Multivariate normal distribution [edit] The FIM for a $N$-variate
multivariate normal distribution, $X \sim N(\mu(\theta),
\Sigma(\theta))$ has a special form. Let the $K$-dimensional vector of
parameters be $\theta=\left[\begin{array}{lll}\theta_{1} & \ldots &
\theta_{K}\end{array}\right]^{\top}$ and the vector of random normal
variables be $X=\left[\begin{array}{lll}X_{1} & \ldots &
X_{N}\end{array}\right]^{\top} .$ Assume that the mean values of these
random variables are $\mu(\theta)=\left[\mu_{1}(\theta) \quad \ldots
\quad \mu_{N}(\theta)\right]^{\top}$, and let $\Sigma(\theta)$ be the
covariance matrix. Then, for $1 \leq m, n \leq K$, the $(m, n)$ entry
of the FIM is: $^{[16]}$ $$ \mathcal{I}_{m, n}=\frac{\partial
\mu^{\top}}{\partial \theta_{m}} \Sigma^{-1} \frac{\partial
\mu}{\partial \theta_{n}}+\frac{1}{2}
\operatorname{tr}\left(\Sigma^{-1} \frac{\partial \Sigma}{\partial
\theta_{m}} \Sigma^{-1} \frac{\partial \Sigma}{\partial
\theta_{n}}\right) $$ where $(\cdot)^{\top}$ denotes the transpose of
a vector, $\operatorname{tr}(\cdot)$ denotes the trace of a square
matrix, and: $$ \begin{aligned} \frac{\partial \mu}{\partial
\theta_{m}} &=\left[\begin{array}{lll} \frac{\partial
\mu_{1}}{\partial \theta_{m}} & \frac{\partial \mu_{2}}{\partial
\theta_{m}} & \cdots & \frac{\partial \mu_{N}}{\partial \theta_{m}}
\end{array}\right]^{\top} \\ \frac{\partial \Sigma}{\partial
\theta_{m}} &=\left[\begin{array}{cccc} \frac{\partial
\Sigma_{1,1}}{\partial \theta_{m}} & \frac{\partial
\Sigma_{1,2}}{\partial \theta_{m}} & \cdots & \frac{\partial
\Sigma_{1, N}}{\partial \theta_{m}} \\ \frac{\partial
\Sigma_{2,1}}{\partial \theta_{m}} & \frac{\partial
\Sigma_{2,2}}{\partial \theta_{m}} & \cdots & \frac{\partial
\Sigma_{2, N}}{\partial \theta_{m}} \\ \vdots & \vdots & \ddots &
\vdots \\ \frac{\partial \Sigma_{N, 1}}{\partial \theta_{m}} &
\frac{\partial \Sigma_{N, 2}}{\partial \theta_{m}} & \cdots &
\frac{\partial \Sigma_{N, N}}{\partial \theta_{m}} \end{array}\right]
\end{aligned} $$
Most importantly: What is the variable "m" in the definition of the multivariate normal Fisher Information??

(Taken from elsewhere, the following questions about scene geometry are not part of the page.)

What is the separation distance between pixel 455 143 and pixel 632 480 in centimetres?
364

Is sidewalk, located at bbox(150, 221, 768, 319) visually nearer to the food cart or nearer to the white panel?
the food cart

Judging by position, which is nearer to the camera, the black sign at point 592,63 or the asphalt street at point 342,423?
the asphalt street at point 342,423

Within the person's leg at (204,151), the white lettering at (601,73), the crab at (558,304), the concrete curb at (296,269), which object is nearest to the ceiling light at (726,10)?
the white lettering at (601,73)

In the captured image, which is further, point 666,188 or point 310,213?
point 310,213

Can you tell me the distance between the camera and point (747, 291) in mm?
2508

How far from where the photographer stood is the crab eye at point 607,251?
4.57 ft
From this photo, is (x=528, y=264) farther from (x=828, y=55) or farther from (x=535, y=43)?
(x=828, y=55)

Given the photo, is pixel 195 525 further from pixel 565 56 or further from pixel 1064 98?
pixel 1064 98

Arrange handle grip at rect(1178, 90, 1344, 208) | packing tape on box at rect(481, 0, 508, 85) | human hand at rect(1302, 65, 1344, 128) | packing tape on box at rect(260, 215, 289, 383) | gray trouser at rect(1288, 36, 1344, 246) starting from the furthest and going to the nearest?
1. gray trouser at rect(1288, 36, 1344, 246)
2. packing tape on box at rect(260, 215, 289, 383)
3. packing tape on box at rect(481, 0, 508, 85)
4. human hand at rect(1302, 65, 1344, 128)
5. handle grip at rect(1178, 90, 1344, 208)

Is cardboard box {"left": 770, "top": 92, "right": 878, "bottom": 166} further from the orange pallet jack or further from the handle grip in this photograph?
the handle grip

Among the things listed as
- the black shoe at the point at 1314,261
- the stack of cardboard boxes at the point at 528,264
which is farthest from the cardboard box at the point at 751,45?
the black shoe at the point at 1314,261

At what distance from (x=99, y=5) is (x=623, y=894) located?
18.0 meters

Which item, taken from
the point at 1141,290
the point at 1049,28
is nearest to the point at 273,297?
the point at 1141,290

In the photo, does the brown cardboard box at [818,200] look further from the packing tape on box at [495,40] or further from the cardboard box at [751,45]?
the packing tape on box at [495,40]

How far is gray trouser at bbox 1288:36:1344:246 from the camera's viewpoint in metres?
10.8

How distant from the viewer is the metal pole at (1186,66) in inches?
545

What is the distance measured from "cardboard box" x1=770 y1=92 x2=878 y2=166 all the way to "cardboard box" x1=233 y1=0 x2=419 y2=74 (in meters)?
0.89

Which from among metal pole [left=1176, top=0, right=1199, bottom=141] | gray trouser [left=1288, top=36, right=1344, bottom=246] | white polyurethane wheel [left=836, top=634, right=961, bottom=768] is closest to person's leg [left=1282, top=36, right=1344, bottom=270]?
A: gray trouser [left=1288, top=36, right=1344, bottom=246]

This Wikipedia Definition does not make sense as the fisher information is a metric tensor induced by the hypothesis space and therefore is guaranteed to be symmetric. Writting each entry of the fisher information as $\mathcal{I}_{m,n}$ where $1\leq m, n\leq K$ suggests the Fisher Information Matrix is not symmetric. We do not even have an upper bound on "m"!
Also Is K, the # parameters equal to the N, the number of different mean variables?
What's supposed to be the dimensions of the Fisher info for a multivariate normal?
Best Answer
m is an index into the parameters.
Yes you do have an upper bound on m. The notation you show means that both m and n are bounded by K.
K is the number of parameters, which has nothing to do with the number of mean variables.
The dimension is given in the notation: it's a square matrix.